-- GOAL OF THE EXERCISE --
Gather every line of the records that contains the word "north", and copy each such line in full.

DATA ENTRIES start

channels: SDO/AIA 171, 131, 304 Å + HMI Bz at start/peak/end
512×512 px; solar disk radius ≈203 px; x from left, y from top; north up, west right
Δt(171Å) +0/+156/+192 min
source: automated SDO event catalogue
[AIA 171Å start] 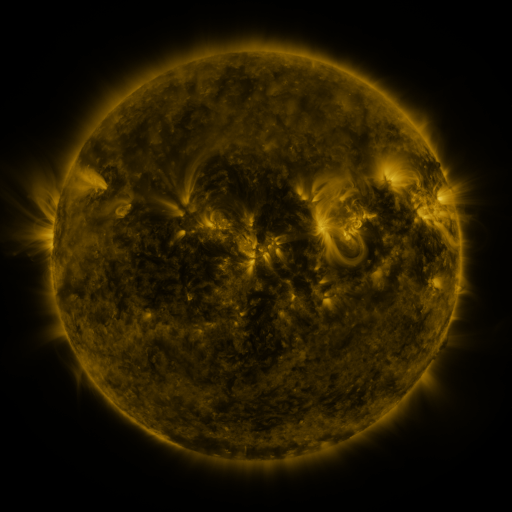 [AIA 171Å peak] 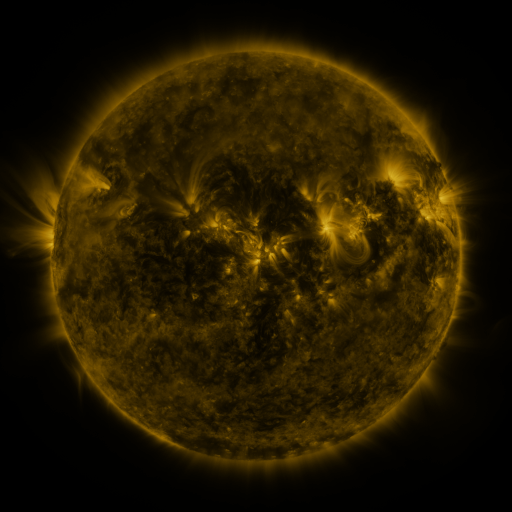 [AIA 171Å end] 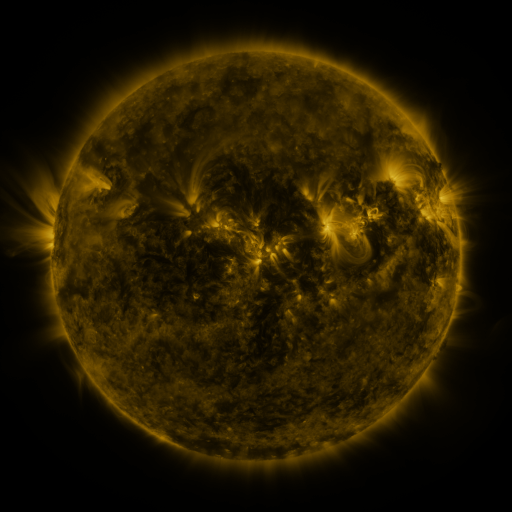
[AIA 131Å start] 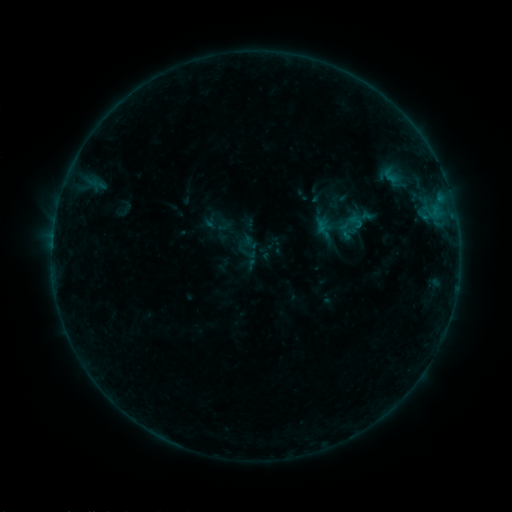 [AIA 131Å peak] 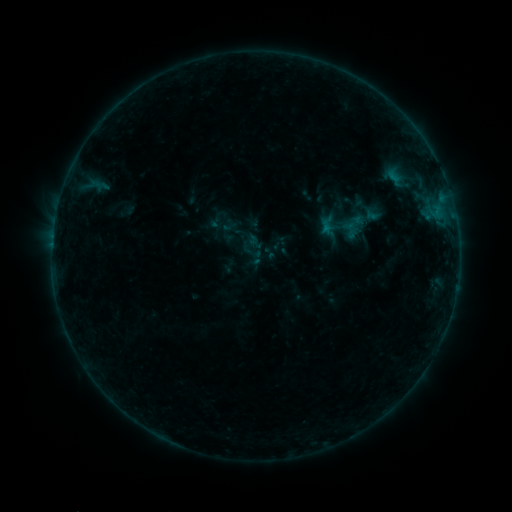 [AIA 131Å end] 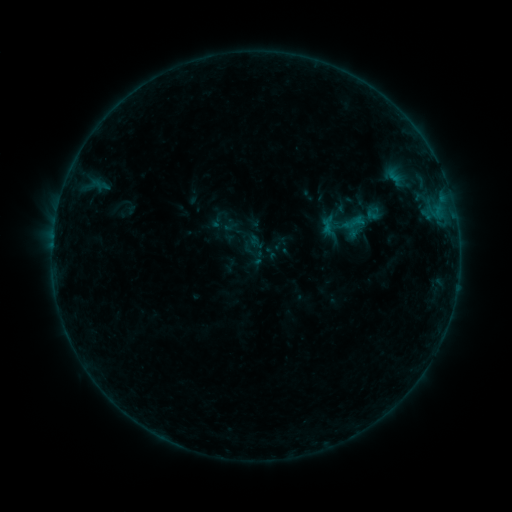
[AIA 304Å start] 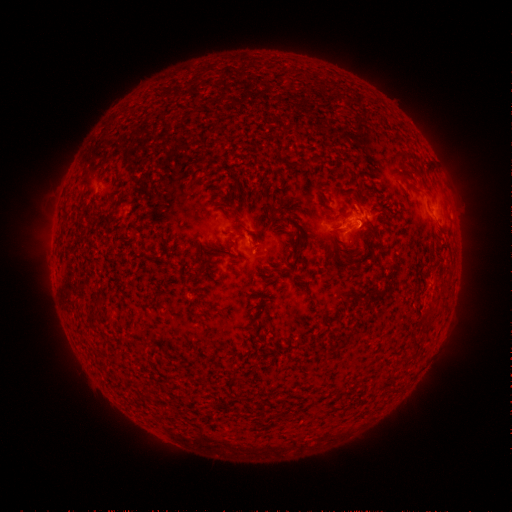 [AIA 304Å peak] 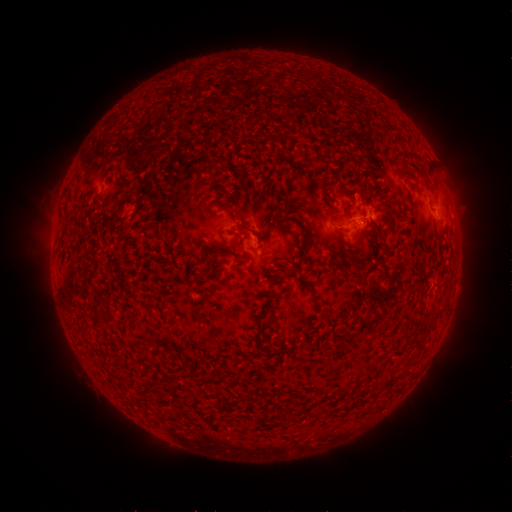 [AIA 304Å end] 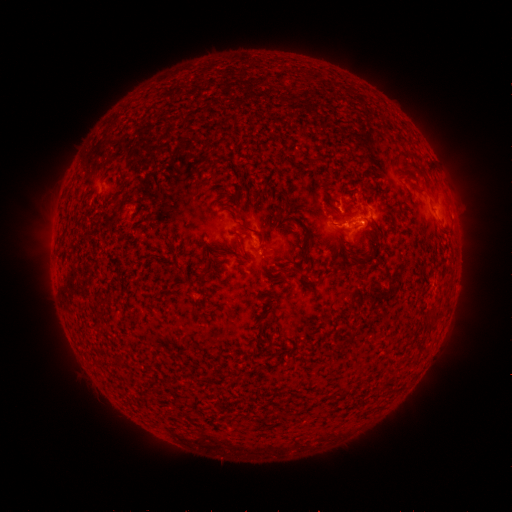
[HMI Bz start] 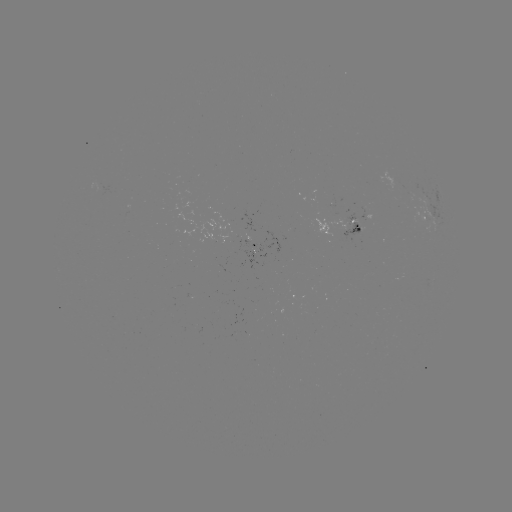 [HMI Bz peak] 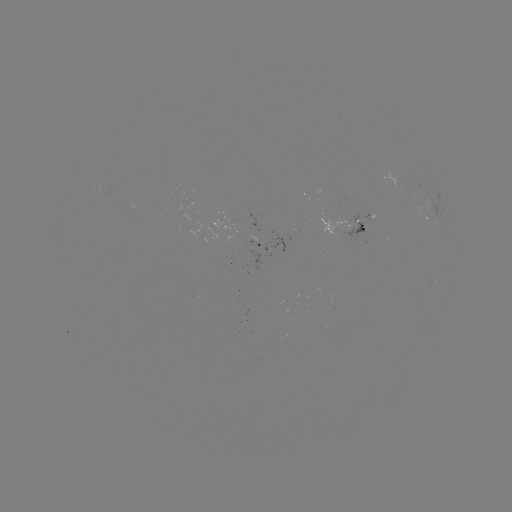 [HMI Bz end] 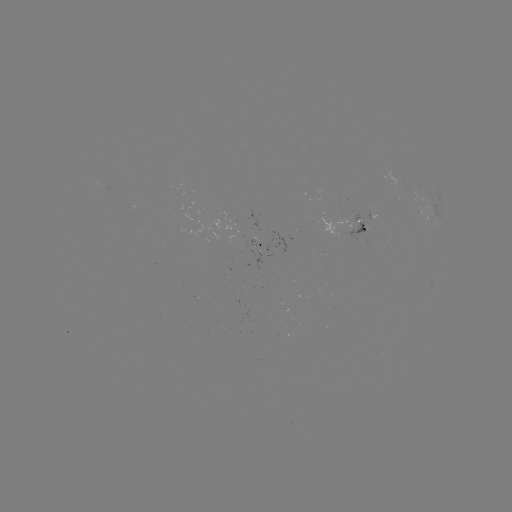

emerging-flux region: [93, 180, 105, 193]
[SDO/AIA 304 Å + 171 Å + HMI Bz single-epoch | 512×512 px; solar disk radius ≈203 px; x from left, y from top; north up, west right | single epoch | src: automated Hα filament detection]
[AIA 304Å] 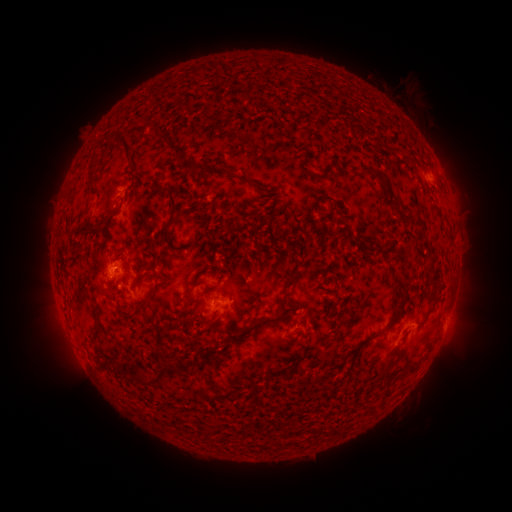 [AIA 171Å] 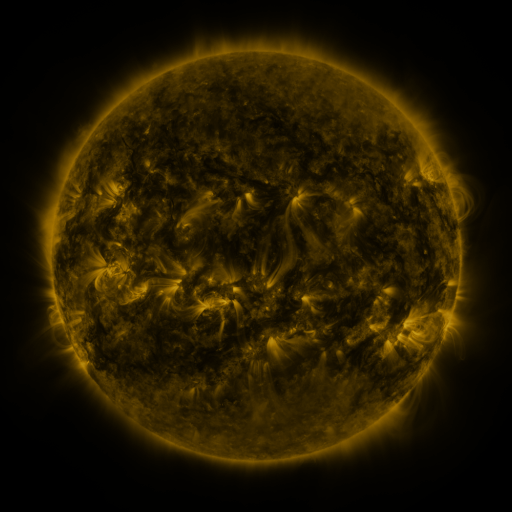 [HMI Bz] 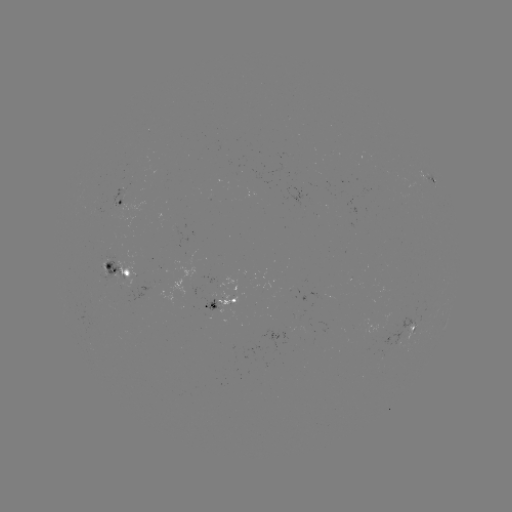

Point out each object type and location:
filament: [114, 130, 134, 159]
filament: [162, 132, 188, 161]
filament: [386, 147, 401, 155]
filament: [186, 159, 207, 173]
filament: [360, 166, 399, 209]
filament: [237, 176, 253, 185]
filament: [156, 186, 180, 226]
filament: [312, 195, 335, 215]
filament: [112, 206, 122, 217]
filament: [159, 235, 181, 255]
filament: [109, 244, 126, 253]
filament: [152, 256, 163, 266]
filament: [103, 260, 111, 270]
filament: [186, 275, 201, 287]
filament: [132, 281, 161, 314]
filament: [206, 283, 218, 292]
filament: [285, 290, 296, 307]
filament: [398, 291, 409, 310]
filament: [183, 293, 191, 304]
filament: [87, 309, 100, 346]
filament: [237, 314, 282, 337]
filament: [346, 316, 397, 361]
filament: [163, 322, 180, 329]
filament: [119, 359, 129, 373]
filament: [153, 360, 188, 383]
filament: [127, 363, 152, 385]
filament: [407, 365, 416, 374]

DATA ENTRIES end

-- OUTPUT FOR THIS TASK --
512×512 px; solar disk radius ≈203 px; x from left, y from top; north up, west right
[SDO/AIA 304 Å + 171 Å + HMI Bz single-epoch | 512×512 px; solar disk radius ≈203 px; x from left, y from top; north up, west right | single epoch | src: automated Hα filament detection]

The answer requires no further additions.